Real-World Clinical Experience of Oral Semaglutide in a Secondary Diabetes Clinic in the UK: A Retrospective Observational Study

Oral semaglutide improves cardiovascular risk factors in people with type 2 diabetes (T2D) in clinical trials, though real-world evidence is limited. We aimed to determine the real-world impact of oral semaglutide on routinely collected clinical data in our practice.

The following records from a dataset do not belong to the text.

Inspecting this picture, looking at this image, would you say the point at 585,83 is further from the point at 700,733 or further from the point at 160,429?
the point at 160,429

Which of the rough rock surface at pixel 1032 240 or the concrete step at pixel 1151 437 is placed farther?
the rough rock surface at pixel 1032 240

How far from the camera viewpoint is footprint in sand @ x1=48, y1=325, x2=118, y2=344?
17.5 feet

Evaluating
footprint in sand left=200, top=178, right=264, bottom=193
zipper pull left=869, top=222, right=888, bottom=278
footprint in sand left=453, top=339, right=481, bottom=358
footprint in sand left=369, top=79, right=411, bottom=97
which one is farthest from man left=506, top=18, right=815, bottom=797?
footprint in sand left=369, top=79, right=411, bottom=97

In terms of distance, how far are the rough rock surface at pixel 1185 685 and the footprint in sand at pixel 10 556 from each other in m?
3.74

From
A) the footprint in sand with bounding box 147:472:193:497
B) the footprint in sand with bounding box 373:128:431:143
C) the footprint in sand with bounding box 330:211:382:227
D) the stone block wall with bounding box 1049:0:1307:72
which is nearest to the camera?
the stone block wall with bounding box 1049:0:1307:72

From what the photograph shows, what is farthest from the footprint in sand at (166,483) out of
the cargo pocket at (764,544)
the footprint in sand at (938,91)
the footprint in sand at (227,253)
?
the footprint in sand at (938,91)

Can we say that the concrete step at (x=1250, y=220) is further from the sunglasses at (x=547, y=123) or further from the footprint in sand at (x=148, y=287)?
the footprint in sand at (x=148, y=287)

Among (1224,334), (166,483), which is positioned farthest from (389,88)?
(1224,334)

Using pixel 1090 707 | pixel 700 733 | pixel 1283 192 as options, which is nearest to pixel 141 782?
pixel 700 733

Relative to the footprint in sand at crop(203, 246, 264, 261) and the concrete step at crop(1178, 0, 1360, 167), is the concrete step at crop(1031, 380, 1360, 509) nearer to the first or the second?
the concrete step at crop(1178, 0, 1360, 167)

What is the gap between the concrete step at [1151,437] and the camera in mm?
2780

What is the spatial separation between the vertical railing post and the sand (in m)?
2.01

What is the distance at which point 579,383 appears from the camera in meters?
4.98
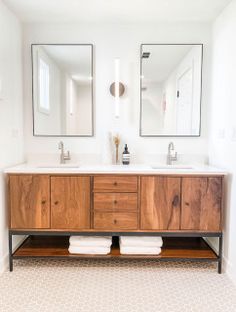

People with T2D initiated on oral semaglutide in secondary care diabetes clinics at two hospital sites in Wales (United Kingdom) were included. Data were collected on reasons for oral semaglutide initiation and changes in bodyweight, blood pressure, glycemic control, and lipid profiles over follow-up at 3–6 months, and at 6–12 months. Data were collected to determine the safety of oral semaglutide.

Seventy-six patients were included, with a median age 59.3 [51.4–67.6] years, and 38 (50.0%) patients were female. The most common reasons for oral semaglutide were need for weight loss and improved glycemia (69.8%), and improved glycemia alone (25.0%). Oral semaglutide associated with significantly reduced bodyweight (− 3.3 kg), body mass index (BMI) (– 0.9 kg/m²), glycated hemoglobin (HbA1c) (− 11 mmol/mol), and total cholesterol (− 0.4 mmol/l) by 3–6 months follow-up. At 6–12 months, there was a significant reduction in systolic blood pressure (− 7.0 mmHg), in addition to sustained reductions in other metabolic parameters. By 12 months, 18 (23.6%) patients had discontinued the drug, largely resulting from gastrointestinal disturbance, but there were no serious events in this cohort.

Oral semaglutide was effective in improving cardiovascular risk factors in this real-world population living with T2D, and no serious events were identified related to oral semaglutide in this patient group.